Français et Européens, nous devons faire tout ce qui est en notre pouvoir pour redonner légitimité et crédibilité à cette solution d'apaisement entre les communautés palestiniennes et israéliennes, de laquelle pourront peut-être un jour sortir les deux États. Je le dis avec prudence mais avec conviction. Mes chers collègues, même si nous ne partageons pas les mêmes orientations politiques, nous vivons tous ce drame avec une conscience aiguë de l'extrême gravité de la situation.
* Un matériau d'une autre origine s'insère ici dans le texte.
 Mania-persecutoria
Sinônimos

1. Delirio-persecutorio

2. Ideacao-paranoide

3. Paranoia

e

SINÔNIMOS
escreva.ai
Monsieur le directeur, je vous remercie d'être venu nous donner un éclairage très précis sur l'organisation de ce centre et sur les efforts de la France. Nous sommes fiers que la France ait mis au point cet instrument administratif et nous sommes extrêmement reconnaissants à tous les fonctionnaires qui servent sous votre autorité et qui jouent un rôle très précieux pour assurer le service public dans des conditions particulièrement admirables. En effet, comme vous l'avez indiqué, vous tenez un peu les deux bouts de la chaîne, entre la protection consulaire et l'action humanitaire.